5 out of 5
Label: Rephlex
Producer: Richard D. James
Between the pretty straight-forward club beats of early pseudonyms like Universal Indicator and his more exploratory beat-based work on the early AFX albums, it seemed like there should be a middle-ground, marrying the faster-paced hard-edge with IDM elements in a less playful capacity than we would hear during the ‘classic’ era of Aphex Twin… And that between is the Caustic Window stuff, all happily collected on the Rephlex-released ‘Compilation.’
The majority of the album is intense, distorted breakbeats, kicking right off with the hard-hitting Joyrex J4, but heightened with the awareness James has brought to almost all of his work: eye not just on the immediate hit of the beat, but the overall pace of the song. Meaning that behind the pummeling (and mostly constant) low-end, you’ll find snippets of Aphex sounds swooshing in and out, or minute pauses and redirections of the beat. Still, that leaves room for some playfulness – the 30-second ‘Pigeon Street’ jaunt – or something a bit more swooning (‘On the Romance Trip’) or grooving (‘Clayhill Dub’). Interestingly, even though the name ‘Caustic’ is fitting and this is, definitely, one of James’ most persistently heavy releases, it doesn’t require the breather that the more brittle albums like ‘…I Care’ do; the focus here is definitely on getting you moving, so while the volume is up, the warmth of the production and relative pacing built into the sequencing allow the disc to stay on repeat without becoming noise. And as this is a compilation of singles released in sequence (as opposed to across years and between other releases), all of the tracks have a similar feel to them: It absolutely works as an album.
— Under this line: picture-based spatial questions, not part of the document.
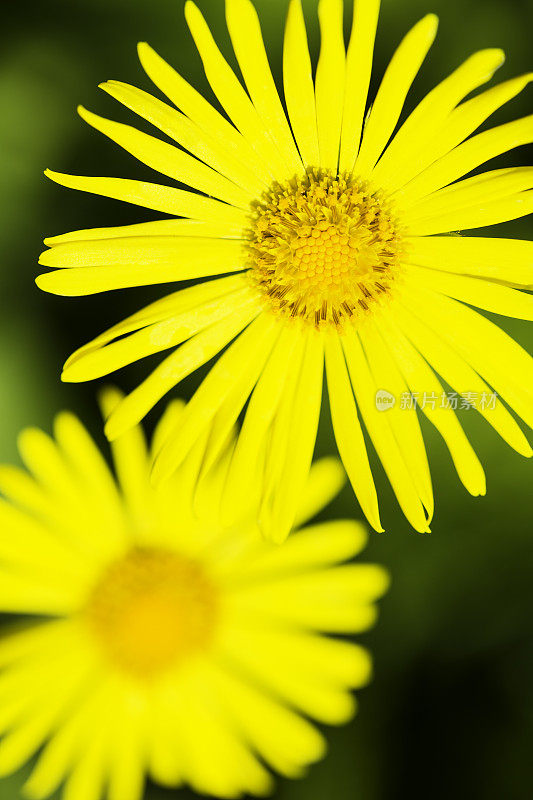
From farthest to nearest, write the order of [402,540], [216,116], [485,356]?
[402,540], [485,356], [216,116]

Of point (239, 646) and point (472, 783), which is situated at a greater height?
point (239, 646)

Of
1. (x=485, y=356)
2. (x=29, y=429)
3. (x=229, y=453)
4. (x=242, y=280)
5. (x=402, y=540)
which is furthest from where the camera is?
(x=402, y=540)

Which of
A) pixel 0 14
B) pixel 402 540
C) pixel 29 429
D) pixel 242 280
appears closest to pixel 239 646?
pixel 402 540

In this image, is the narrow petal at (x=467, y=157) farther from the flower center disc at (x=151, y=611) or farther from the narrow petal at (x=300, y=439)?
the flower center disc at (x=151, y=611)

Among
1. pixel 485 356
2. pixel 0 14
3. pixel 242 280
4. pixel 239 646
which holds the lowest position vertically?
pixel 239 646

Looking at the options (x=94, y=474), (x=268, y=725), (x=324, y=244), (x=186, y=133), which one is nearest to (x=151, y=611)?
(x=94, y=474)

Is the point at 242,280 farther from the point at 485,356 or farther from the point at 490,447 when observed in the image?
the point at 490,447

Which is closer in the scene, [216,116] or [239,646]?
[216,116]

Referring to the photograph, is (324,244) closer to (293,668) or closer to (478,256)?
(478,256)

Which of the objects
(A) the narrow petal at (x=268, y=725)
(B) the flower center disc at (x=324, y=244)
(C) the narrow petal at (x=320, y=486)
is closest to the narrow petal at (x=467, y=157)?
(B) the flower center disc at (x=324, y=244)
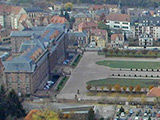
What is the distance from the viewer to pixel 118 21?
65.7 m

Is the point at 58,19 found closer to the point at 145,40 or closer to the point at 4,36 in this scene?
the point at 4,36

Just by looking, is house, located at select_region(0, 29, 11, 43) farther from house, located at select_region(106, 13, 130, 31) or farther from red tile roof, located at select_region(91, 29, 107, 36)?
house, located at select_region(106, 13, 130, 31)

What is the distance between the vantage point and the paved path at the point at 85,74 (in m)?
42.2

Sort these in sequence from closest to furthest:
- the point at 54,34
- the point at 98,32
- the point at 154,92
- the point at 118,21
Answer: the point at 154,92 < the point at 54,34 < the point at 98,32 < the point at 118,21

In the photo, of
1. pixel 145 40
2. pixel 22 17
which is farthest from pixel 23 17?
pixel 145 40

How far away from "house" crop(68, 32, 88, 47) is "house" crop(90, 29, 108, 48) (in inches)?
38.5

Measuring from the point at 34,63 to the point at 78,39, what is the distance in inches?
753

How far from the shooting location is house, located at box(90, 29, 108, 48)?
59.2 meters

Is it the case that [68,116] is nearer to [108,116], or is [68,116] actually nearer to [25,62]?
[108,116]

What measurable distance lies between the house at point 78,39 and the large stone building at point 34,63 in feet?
21.2

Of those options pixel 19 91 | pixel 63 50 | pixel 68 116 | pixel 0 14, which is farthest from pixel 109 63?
pixel 0 14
So I’d like to hit you up with a longer analysis, but that’s what it amounts to. When I purchased this disc after jumping on board with the ‘Come to Daddy’ crowd, it definitely was a bit too bombastic for my taste, and without all the experimental clatter that caught a new-to-techno kid’s ear. But with more of the genre in ma’ listening bucket now, this disc is an immediate win: creative but accessible; definitely Richard D. James, but a version of him we don’t get to hear as fully fleshed out on any other release.